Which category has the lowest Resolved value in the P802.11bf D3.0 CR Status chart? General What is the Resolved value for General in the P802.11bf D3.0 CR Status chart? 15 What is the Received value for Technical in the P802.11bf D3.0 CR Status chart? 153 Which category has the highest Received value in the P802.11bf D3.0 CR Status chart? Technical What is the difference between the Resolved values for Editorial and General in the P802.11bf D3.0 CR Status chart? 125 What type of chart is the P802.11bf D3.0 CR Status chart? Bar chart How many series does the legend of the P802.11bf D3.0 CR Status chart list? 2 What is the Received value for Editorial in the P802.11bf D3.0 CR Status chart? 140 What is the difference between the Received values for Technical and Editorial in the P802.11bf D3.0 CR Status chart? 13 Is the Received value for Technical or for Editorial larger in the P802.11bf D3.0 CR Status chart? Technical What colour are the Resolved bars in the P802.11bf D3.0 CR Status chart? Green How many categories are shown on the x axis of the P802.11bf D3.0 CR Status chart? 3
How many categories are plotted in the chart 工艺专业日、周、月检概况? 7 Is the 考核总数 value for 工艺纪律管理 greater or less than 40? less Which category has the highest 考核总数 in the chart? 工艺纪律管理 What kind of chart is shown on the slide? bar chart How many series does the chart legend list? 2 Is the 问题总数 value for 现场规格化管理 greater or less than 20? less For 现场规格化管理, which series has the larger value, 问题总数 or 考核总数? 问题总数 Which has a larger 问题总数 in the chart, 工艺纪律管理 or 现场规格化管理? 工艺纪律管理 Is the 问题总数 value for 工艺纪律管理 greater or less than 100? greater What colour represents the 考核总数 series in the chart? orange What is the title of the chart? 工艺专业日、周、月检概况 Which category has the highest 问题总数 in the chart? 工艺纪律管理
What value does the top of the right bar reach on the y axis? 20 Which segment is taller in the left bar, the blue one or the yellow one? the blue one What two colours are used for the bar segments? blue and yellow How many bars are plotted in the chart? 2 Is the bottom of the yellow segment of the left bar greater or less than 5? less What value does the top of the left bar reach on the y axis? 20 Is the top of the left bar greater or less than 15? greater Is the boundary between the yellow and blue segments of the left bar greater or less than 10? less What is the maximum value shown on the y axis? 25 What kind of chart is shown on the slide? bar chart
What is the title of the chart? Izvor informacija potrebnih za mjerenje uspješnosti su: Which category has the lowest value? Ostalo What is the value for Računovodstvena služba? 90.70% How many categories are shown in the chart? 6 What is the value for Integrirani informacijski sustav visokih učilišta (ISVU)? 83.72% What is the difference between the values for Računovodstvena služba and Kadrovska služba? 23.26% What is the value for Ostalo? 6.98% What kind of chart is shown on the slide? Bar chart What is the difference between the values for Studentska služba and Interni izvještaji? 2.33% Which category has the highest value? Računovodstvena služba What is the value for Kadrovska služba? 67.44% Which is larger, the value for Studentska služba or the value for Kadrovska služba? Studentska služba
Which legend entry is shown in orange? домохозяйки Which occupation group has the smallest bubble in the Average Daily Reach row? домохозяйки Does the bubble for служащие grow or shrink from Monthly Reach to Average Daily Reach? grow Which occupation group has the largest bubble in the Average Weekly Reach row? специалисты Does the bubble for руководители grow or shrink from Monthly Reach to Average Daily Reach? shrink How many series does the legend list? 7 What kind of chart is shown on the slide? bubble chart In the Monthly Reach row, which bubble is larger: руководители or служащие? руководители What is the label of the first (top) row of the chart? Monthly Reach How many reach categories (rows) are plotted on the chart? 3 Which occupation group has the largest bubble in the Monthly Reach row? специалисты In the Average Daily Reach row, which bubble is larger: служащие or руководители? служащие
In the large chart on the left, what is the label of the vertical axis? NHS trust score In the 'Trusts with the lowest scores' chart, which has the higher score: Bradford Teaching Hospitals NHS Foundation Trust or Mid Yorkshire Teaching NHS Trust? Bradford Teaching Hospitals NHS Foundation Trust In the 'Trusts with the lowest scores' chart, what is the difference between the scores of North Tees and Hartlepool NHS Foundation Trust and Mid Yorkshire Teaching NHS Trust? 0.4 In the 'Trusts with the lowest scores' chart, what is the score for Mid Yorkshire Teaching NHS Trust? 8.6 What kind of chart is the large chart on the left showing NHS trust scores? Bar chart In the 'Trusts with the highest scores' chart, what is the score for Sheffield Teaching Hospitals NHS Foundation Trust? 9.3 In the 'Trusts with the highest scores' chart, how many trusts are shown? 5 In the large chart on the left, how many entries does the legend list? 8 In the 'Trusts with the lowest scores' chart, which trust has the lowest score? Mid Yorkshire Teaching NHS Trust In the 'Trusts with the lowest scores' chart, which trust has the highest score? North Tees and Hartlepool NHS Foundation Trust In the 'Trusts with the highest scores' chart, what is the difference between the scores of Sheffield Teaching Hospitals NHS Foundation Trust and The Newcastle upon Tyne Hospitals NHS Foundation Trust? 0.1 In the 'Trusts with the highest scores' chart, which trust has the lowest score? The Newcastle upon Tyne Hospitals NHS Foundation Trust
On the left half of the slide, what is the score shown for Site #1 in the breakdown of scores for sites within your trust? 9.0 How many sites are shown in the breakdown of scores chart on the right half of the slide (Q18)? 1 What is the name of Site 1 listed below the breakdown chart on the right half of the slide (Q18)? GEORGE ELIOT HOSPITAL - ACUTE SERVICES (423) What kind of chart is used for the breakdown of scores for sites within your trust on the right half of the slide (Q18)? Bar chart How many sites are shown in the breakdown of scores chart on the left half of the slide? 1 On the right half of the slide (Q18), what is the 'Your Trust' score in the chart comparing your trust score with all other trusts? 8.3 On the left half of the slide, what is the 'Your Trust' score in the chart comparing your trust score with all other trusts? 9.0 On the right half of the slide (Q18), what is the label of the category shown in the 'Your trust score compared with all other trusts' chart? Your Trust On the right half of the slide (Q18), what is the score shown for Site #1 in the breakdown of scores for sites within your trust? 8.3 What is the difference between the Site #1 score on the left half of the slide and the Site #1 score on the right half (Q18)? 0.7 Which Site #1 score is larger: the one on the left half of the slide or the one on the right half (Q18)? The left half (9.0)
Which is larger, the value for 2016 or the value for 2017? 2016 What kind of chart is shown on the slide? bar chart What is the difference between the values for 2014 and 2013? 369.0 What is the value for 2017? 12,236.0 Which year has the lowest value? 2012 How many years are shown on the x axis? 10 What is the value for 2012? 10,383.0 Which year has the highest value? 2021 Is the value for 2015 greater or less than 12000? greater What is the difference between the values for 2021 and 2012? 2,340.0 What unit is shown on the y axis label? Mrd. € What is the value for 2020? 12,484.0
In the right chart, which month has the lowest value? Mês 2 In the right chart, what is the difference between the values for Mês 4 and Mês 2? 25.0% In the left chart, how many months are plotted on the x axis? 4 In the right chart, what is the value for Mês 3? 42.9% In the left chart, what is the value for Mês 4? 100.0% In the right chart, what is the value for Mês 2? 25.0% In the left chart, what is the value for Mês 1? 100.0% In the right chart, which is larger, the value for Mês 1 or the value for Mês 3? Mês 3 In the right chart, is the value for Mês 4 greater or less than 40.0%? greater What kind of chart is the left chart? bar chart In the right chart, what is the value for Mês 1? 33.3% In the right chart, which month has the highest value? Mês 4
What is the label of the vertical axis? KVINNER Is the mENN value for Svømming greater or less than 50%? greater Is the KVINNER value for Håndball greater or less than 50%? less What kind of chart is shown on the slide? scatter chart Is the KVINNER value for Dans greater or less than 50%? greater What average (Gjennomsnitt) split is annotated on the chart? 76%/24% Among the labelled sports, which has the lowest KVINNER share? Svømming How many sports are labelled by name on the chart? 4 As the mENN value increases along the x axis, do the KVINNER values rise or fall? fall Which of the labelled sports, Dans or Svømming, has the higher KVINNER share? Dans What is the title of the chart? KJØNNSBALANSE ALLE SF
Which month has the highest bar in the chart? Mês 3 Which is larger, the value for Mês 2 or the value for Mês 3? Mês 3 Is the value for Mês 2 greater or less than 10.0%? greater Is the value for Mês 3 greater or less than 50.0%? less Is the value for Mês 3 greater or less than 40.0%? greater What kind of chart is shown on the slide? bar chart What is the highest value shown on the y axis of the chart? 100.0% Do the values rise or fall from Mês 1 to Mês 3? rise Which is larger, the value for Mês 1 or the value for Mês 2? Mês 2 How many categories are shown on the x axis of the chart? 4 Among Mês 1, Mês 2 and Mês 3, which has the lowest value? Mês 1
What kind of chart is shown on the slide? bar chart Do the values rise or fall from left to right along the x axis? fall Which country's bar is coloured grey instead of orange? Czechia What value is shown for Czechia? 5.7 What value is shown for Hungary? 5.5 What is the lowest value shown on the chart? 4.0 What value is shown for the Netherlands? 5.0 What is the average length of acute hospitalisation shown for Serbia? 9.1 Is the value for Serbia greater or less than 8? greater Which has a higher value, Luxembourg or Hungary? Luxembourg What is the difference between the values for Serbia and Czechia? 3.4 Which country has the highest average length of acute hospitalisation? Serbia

*Work to complete*
From the start of the material through the line containing "How many categories are plotted", switch "Resolved" to "Closed" and write those lines out again with everything else left as it is.

*Exercise solution*
Which category has the lowest Closed value in the P802.11bf D3.0 CR Status chart? General What is the Closed value for General in the P802.11bf D3.0 CR Status chart? 15 What is the Received value for Technical in the P802.11bf D3.0 CR Status chart? 153 Which category has the highest Received value in the P802.11bf D3.0 CR Status chart? Technical What is the difference between the Closed values for Editorial and General in the P802.11bf D3.0 CR Status chart? 125 What type of chart is the P802.11bf D3.0 CR Status chart? Bar chart How many series does the legend of the P802.11bf D3.0 CR Status chart list? 2 What is the Received value for Editorial in the P802.11bf D3.0 CR Status chart? 140 What is the difference between the Received values for Technical and Editorial in the P802.11bf D3.0 CR Status chart? 13 Is the Received value for Technical or for Editorial larger in the P802.11bf D3.0 CR Status chart? Technical What colour are the Closed bars in the P802.11bf D3.0 CR Status chart? Green How many categories are shown on the x axis of the P802.11bf D3.0 CR Status chart? 3
How many categories are plotted in the chart 工艺专业日、周、月检概况? 7 Is the 考核总数 value for 工艺纪律管理 greater or less than 40? less Which category has the highest 考核总数 in the chart? 工艺纪律管理 What kind of chart is shown on the slide? bar chart How many series does the chart legend list? 2 Is the 问题总数 value for 现场规格化管理 greater or less than 20? less For 现场规格化管理, which series has the larger value, 问题总数 or 考核总数? 问题总数 Which has a larger 问题总数 in the chart, 工艺纪律管理 or 现场规格化管理? 工艺纪律管理 Is the 问题总数 value for 工艺纪律管理 greater or less than 100? greater What colour represents the 考核总数 series in the chart? orange What is the title of the chart? 工艺专业日、周、月检概况 Which category has the highest 问题总数 in the chart? 工艺纪律管理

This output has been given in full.